2. The tray separation mechanism according to claim 1, wherein the first drive assembly (210) is a multi-stage drive assembly for driving the first guide bar (200) to move a plurality of times relative to the support frame (100).

3. The tray separation mechanism according to claim 2, wherein the multi-stage drive assembly comprises a first cylinder (211) and a second cylinder (212), the second cylinder (212) being connected to an output shaft of the first cylinder (211).

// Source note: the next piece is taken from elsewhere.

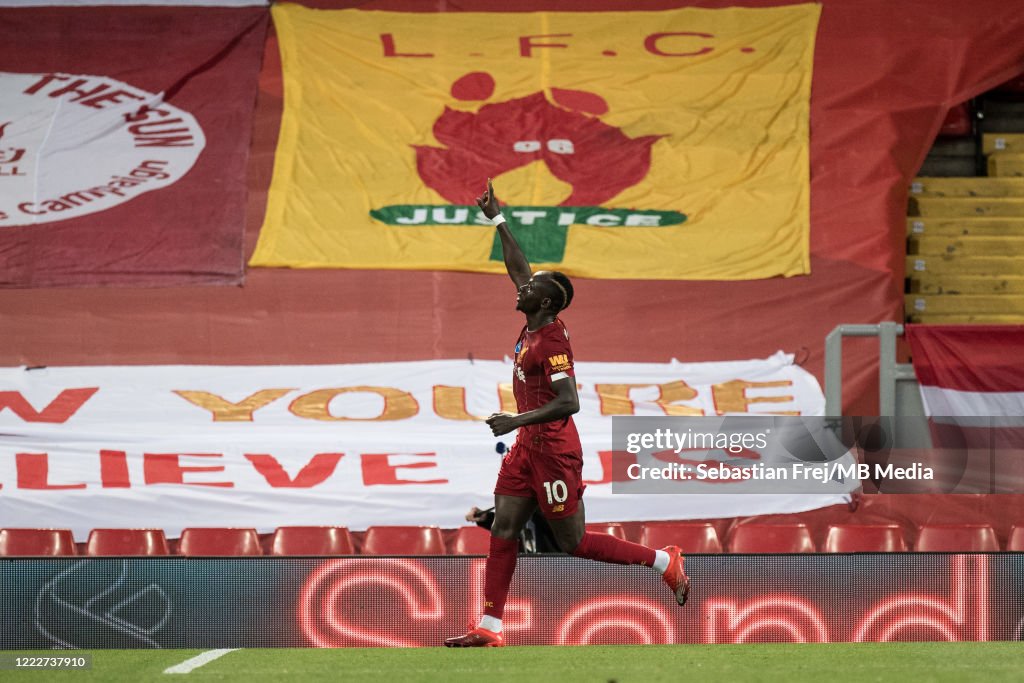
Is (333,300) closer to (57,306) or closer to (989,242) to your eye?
(57,306)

4. A tray separating mechanism according to claim 1, 2 or 3, wherein a second guide assembly (700) is further mounted on the support frame (100), the second guide assembly (700) being connected to the output shaft of the first drive assembly (210).

5. The tray separating mechanism according to claim 4, wherein the tray in-place detecting sensor (800) is mounted on the supporting frame (100).

6. An automated apparatus comprising the tray separating mechanism of any one of claims 1 to 5.